▸ Problems and tasks
(a) Render this sentence from the polar-diameter thread in Spanish: "So the spheroid is about 11 NM shorter in the pole to pole distance than the spherical earth."
(b) In the polar-diameter thread, why does Lu Abel say the 10,800 NM pole-to-pole figure misses the point? Answer in one to three sentences.
(c) Write what comes next in the polar-diameter thread, picking up after its final line.

But, for the Clarke spheroid if 1866 the polar diameter is 6,864.564 NM;
Clarke spheroid of 1880 it is 6,864.49 NM;
International spheroid it is 6,864.918 NM.
So the spheroid is about 11 NM shorter in the pole to pole distance than the spherical earth.

gl
--------------------------------------------
On Tue, 10/6/15, Lu Abel  wrote:

Subject: [NavList] Re: The magical maths of Google Maps
To: garylapook---.net
Date: Tuesday, October 6, 2015, 5:57 PM

That's the
distance along the surface.   Sorry if I didn't make
it clear, but I was asking about the diameter.

From: Gary LaPook

To: luabel{at}ymail.com

Sent: Tuesday, October
6, 2015 4:22 PM
Subject: [NavList] Re:
The magical maths of Google Maps

The pole
to pole distance on a spherical earth is simple, 10,800 NM.
(180 X 60.)

▸ Provided records

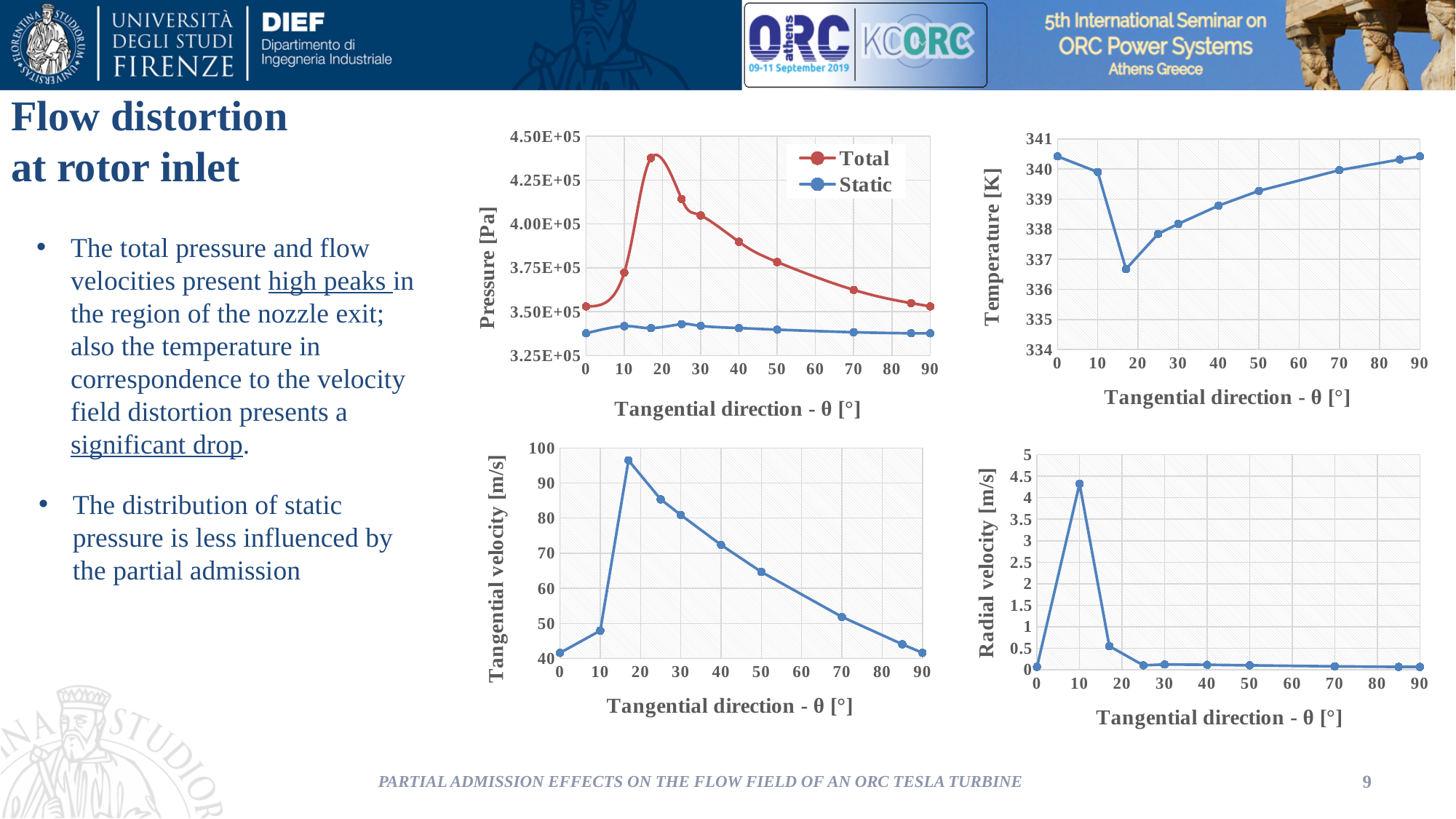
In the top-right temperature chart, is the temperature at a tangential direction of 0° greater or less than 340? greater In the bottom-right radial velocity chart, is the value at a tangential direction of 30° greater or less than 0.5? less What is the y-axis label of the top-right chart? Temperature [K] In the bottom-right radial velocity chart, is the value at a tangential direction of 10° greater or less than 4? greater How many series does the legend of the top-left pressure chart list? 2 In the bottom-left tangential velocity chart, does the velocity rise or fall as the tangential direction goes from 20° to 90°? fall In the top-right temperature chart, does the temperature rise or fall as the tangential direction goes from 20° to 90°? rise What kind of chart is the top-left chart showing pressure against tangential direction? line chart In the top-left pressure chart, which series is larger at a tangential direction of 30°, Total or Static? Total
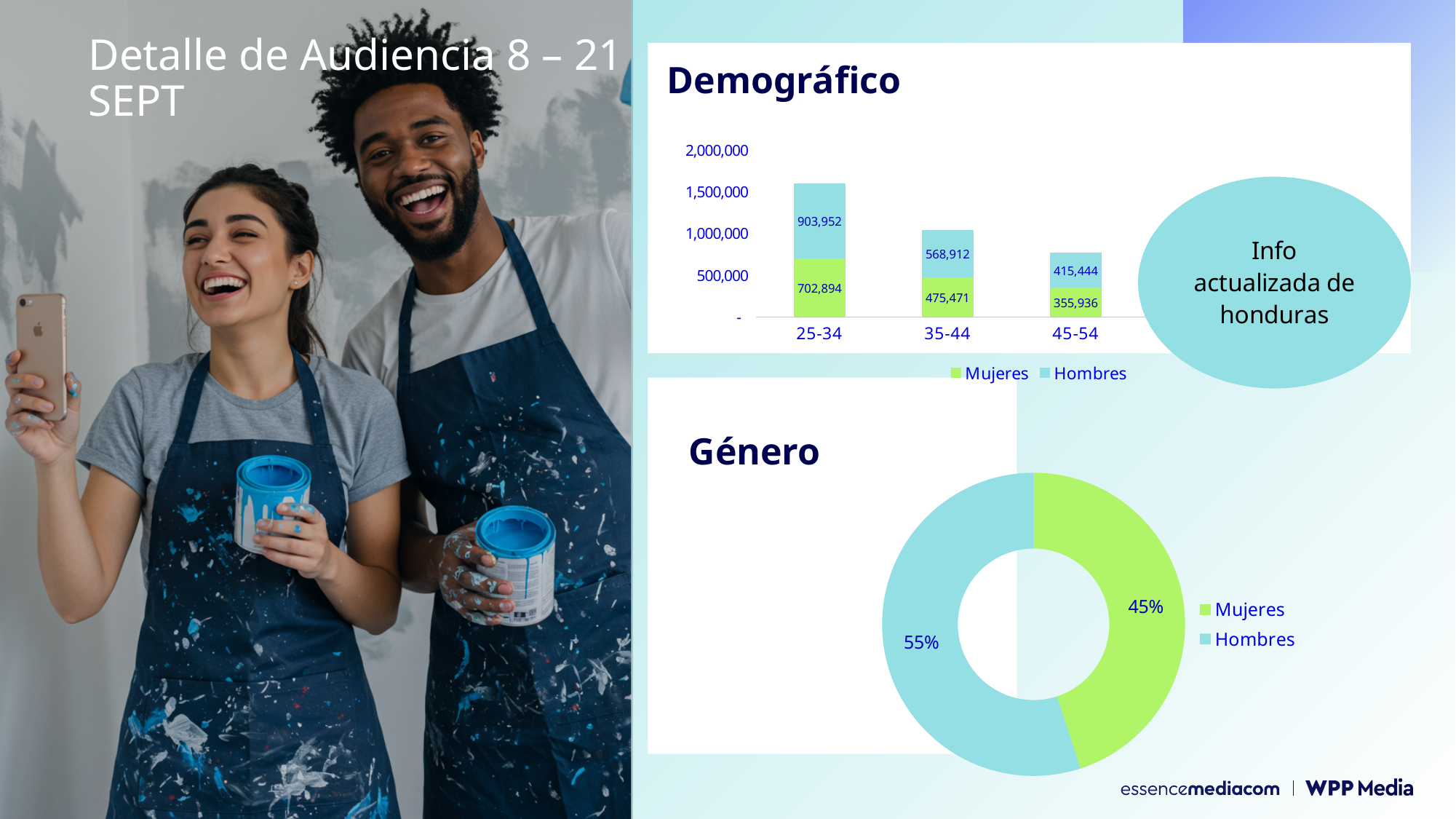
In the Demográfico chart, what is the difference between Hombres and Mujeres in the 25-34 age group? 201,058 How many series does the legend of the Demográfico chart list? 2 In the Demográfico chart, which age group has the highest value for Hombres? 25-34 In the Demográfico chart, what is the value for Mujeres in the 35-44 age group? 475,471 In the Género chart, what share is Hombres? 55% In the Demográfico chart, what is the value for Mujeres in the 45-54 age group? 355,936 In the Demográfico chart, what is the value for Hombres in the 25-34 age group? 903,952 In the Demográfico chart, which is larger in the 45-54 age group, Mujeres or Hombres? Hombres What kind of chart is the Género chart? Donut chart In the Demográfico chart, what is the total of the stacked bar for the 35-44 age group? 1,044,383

* * *

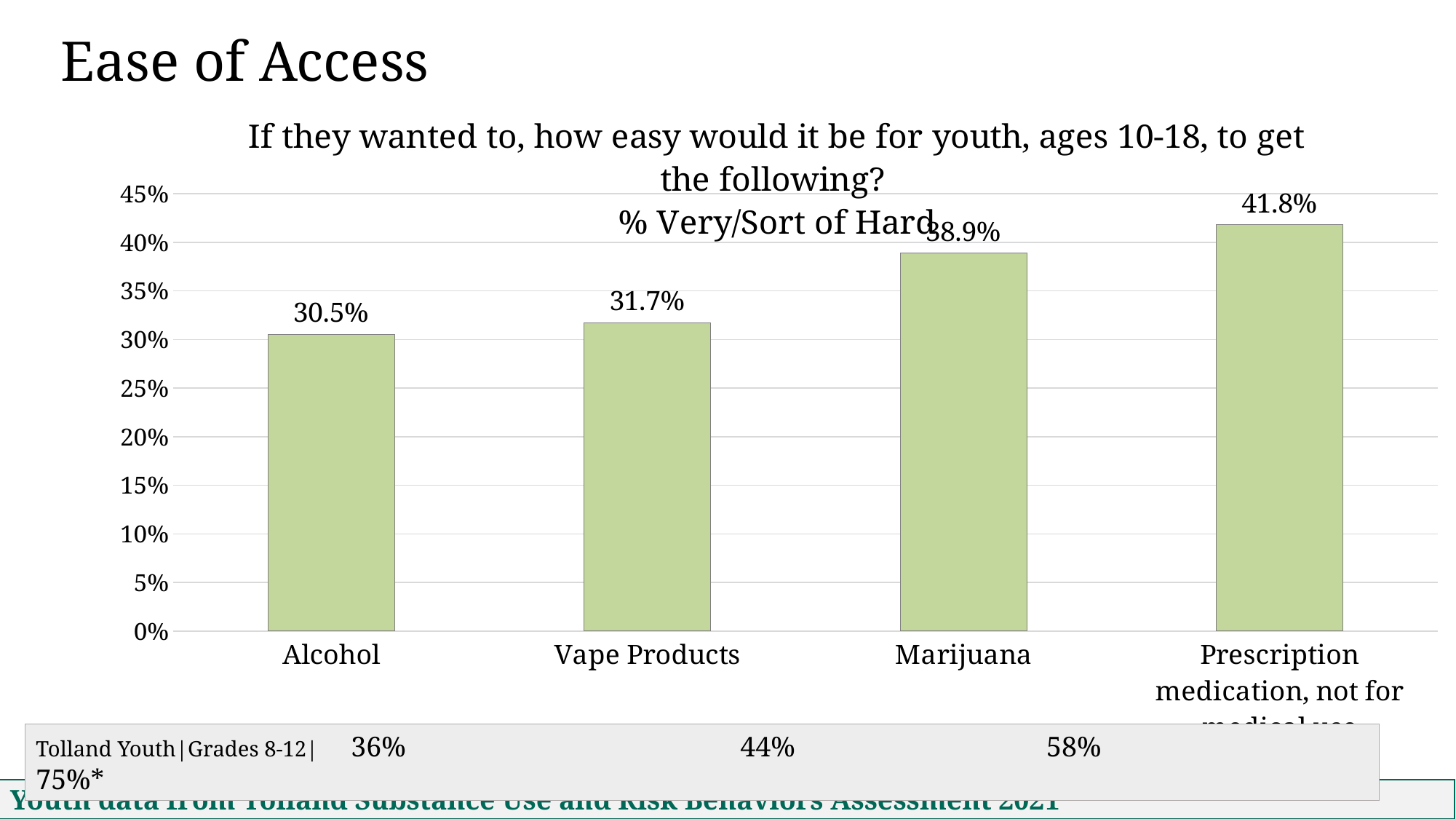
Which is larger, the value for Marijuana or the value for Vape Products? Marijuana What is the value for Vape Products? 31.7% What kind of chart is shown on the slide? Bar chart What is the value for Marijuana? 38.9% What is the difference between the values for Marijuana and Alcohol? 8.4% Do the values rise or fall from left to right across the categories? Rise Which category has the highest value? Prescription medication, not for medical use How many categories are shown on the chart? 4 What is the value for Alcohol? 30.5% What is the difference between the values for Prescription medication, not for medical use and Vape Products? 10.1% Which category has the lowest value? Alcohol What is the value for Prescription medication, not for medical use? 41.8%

▸ Responses to the exercise
(a) Así que el esferoide es unas 11 NM más corto en la distancia de polo a polo que la Tierra esférica.

(b) The 10,800 NM figure is the distance along the surface. Lu Abel says he was asking about the diameter.

(c)
gl

From: Lu Abel

To: garylapook---.net

Sent: Tuesday, October
6, 2015 3:27 PM
Subject: [NavList] Re:
The magical maths of Google Maps

Hmmm, that's very
interesting that the geodesic distance is greater than the
great circle distance.  I'm traveling right now with
very limited internet access, so I must ask a question that
I might look up for myself were I at home:  What is the
pole-to-pole distance of the "spherical" earth as
opposed to the oblate spheroid (ie, geodesic) earth.  Or,
in a similar vein, where do the two intersect -- at the
poles, at the equator, or at some intermediate point??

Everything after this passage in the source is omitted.